The continuity of the Church’s ministry since the time of the Lord Jesus

First, we can point to the continuity of her existence and salvific activity. Christ says to His disciples, “I am with you alway, even unto the end of the world.” (Mt.28:20) There has never been a day in history — from apostolic times until now — when Christ has not been with His disciples, and therefore there can be no rupture in the history of the Church when the Gospel would be forgotten for centuries — and then remembered by one or another leader who would return to the “original Christianity”. The Church, as a community that preaches the Gospel and celebrates the Eucharist, has existed continuously since its foundation by Christ in the first century.

The continuity of faith

Second, the Church maintains the continuity of faith. Scripture instructs us to “contend for the faith which was once delivered unto the saints” (Jude 1:3). The faith was handed down to us “once,” and it has remained unchanged ever since. Sure, its forms of expression may change, and new threats to it may demand new responses. But the very content of the faith does not change — in the first, second, tenth, fifteenth and twenty-first centuries, the Church retains the same faith, reflected in a multitude of testimonies, from New Testament texts to modern catechisms.
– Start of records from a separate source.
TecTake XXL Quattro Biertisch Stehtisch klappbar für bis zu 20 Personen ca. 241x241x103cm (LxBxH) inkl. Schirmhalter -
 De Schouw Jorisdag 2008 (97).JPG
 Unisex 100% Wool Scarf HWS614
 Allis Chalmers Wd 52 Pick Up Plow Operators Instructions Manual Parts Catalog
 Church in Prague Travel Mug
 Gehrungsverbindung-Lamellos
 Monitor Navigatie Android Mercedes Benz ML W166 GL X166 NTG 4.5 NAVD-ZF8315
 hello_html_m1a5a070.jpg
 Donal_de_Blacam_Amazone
Whatever century we take — we will find Orthodox Christians who express their faith in prayers, interpretations of Scripture, liturgical and teaching texts.

Apostolic succession

Thirdly, the Church preserves apostolic succession. Let’s explain what we’re talking about. As we see in the New Testament, the Church has a certain hierarchical structure – Christian communities are headed by Bishops (Phil.1:1, 1Tim.3:2, Tit.1:7), who perform the Sacraments and instruct the people in the faith.
Although, in some cases, Bishops could be elected by the community, their powers were not based on this, but on ordination, a special Sacrament performed by the Apostles and then by their successors, that is, by the next generations of Bishops. In this Sacrament, not only authority was transferred, but also special gifts of the Holy Spirit, which allowed the Bishops to fulfill their ministry.
The Holy Spirit, as we read in Scripture, is given through the laying on of the Apostles’ hands (Acts 8:17), and the apostles ordain «elders in every church» (Acts 14:23). For example, the Apostle Paul writes to his disciple Timothy: «Neglect not the gift that is in thee, which was given thee by prophecy, with the laying on of the hands of the presbytery.» (1 Tim.4:14), «I put thee in remembrance that thou stir up the gift of God, which is in thee by the putting on of my hands.» (2 Tim.1:6) Another disciple of the Apostle, Titus, should set up «elders in every city» (Tit.1:5)
Since the time of the Apostles, these gifts of the Holy Spirit have been transmitted through a chain of ordinations that is continuous in the Orthodox Church and connects any Orthodox Bishop and priest with the Apostles.

Why are we Orthodox

Thus, we are Orthodox because we believe in our Lord Jesus Christ and follow His words, «I will build my church; and the gates of hell shall not prevail against it.» (Matthew 16:18). Both the Holy Scriptures and history indicate that this is an Orthodox Church that preserves the intact continuity of faith and episcopal ordinations.